Byron Shelton was teaching high school agriculture when he first stumbled upon Allan Savory’s work on holistic management. Immediately, it resonated.
“It gave me three things I didn’t know about the environment,” Shelton says, “and one framework to help make decisions.”
The three lessons immediately made sense, yet were unlike anything he’d studied before.
- The importance of the ruminant animal. In the Western U.S., there’s not enough humidity in the air for optimal growth and decay of plant material. The plants turn gray and rust into the air. It takes the animal trampling plant material into the ground, or running it through the rumen, to get it digested and on the ground as manure, where it can feed the ground.
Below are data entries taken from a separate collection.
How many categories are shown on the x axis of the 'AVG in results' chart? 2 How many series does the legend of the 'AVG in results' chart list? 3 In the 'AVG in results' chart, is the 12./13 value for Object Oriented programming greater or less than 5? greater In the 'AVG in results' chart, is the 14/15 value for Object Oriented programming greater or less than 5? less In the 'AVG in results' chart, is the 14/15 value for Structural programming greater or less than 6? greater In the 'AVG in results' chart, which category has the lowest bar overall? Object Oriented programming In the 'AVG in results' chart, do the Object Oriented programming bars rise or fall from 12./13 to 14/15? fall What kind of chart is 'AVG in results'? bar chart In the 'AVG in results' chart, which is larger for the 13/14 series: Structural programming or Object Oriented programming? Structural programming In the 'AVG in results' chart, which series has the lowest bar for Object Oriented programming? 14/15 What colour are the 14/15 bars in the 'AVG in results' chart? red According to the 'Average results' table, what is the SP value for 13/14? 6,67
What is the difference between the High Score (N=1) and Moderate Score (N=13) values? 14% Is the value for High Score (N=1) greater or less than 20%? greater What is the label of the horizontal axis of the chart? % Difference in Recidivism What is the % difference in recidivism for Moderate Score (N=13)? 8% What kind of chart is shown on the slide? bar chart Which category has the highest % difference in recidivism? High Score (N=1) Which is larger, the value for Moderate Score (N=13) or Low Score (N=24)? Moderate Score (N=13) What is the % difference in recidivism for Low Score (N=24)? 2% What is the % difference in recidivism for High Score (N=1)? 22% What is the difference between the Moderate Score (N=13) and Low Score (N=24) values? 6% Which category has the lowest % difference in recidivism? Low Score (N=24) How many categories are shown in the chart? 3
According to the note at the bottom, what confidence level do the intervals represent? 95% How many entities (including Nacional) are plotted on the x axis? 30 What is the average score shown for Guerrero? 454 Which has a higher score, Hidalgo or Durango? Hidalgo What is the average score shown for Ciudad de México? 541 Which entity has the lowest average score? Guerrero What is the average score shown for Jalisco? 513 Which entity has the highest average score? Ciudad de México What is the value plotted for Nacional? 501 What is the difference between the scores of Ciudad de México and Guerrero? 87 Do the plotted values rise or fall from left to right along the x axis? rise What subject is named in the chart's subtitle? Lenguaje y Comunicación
- The importance of the predator/prey relationship. In a regenerative grazing operation, humans play the role of the predator, bunching animals up and moving them regularly.
- The importance of the timing of grazing events. Grass must have time to regrow between grazing. Rotating pastures is not enough; sufficient recovery must occur for optimal results.
Land just doesn’t do what it does. It's reacting to our management, in one way or another.” Byron Shelton
Continually fascinated by the concepts, Shelton became accredited in holistic management training. He launched his own consulting and training business as he simultaneously ranched. He raised cattle — with a few hogs and chickens — on land he leased and on managed ranches in Colorado, New Mexico and Virginia.
Nine years ago, he began working for Savory Institute, the non-government organization Allan Savory founded to help facilitate the large-scale regeneration of the world’s grasslands. Today, he’s their senior program director. In this role, Shelton trains the trainers on ecosystem processes management, holistic planned grazing, ecological monitoring, holistic land planning, holistic policy analysis and development processes, and low stress animal handling. He also serves as manager of Savory Institute’s West Bijou Ranch in Colorado.
Why ecosystem processes matter to your ranch
Shelton says while most livestock producers know all the ins and outs of their animals, there’s another skill that is just as important. Ranchers can’t underestimate the importance of ecosystem processes to their operations – that’s the framework they need to have in place.
“Ranchers need to be able to read the land, and see what the land is telling them,” he says.
Shelton says they should be able to answer these questions:
- Is the water cycle improving? Is precipitation soaking in, or just running off?
- Is the nutrient cycle better? Are plants growing and decaying back into the ground as they should?
- Is energy flow optimized? Are we capturing the sunlight as much as we can?
- Are community dynamics improving? Do we have as much plant and animal diversity as we could (or are we getting closer)? Do we have perennial diversity that matches what nature would do?
See also: What are ecosystem processes? »
Shelton, who often travels overseas in his role with Savory Institute, says ecosystem processes are a constant everywhere.
“I can’t always talk to the people,” he says. “But if I've learned how to read the ecosystem processes, the land speaks one language, and I can see what's happening. Then, we can figure out if that’s what we want to happen or not and then change our actions to create what we want. Land just doesn’t do what it does. It's reacting to our management, in one way or another.”
Managing for ecosystem processes isn’t prescriptive
One thing Shelton appreciates about the type of ranching that’s centered on ecosystem processes is it’s a framework on which to base decisions, not a bunch of rules to follow.
“It doesn't help to go in and tell people, ‘Do these practices,’” Shelton says. “I want to instead encourage them to learn to read the land so that they can say, ‘What do I have to do to create the desired landscape to support my enterprises?’”
Learn more about the 5 indicators of soil health »
There’s more to ranching than grazing
Shelton says while land management is important, it’s not everything. Ranchers must look at the big picture, always.
“Your quality of life matters,” he says. “Your finances matter. If you get stuck just on the grazing, you’ll eventually fail. You won’t question what you’re doing and why well enough. You have to ask yourself what you’re trying to create.”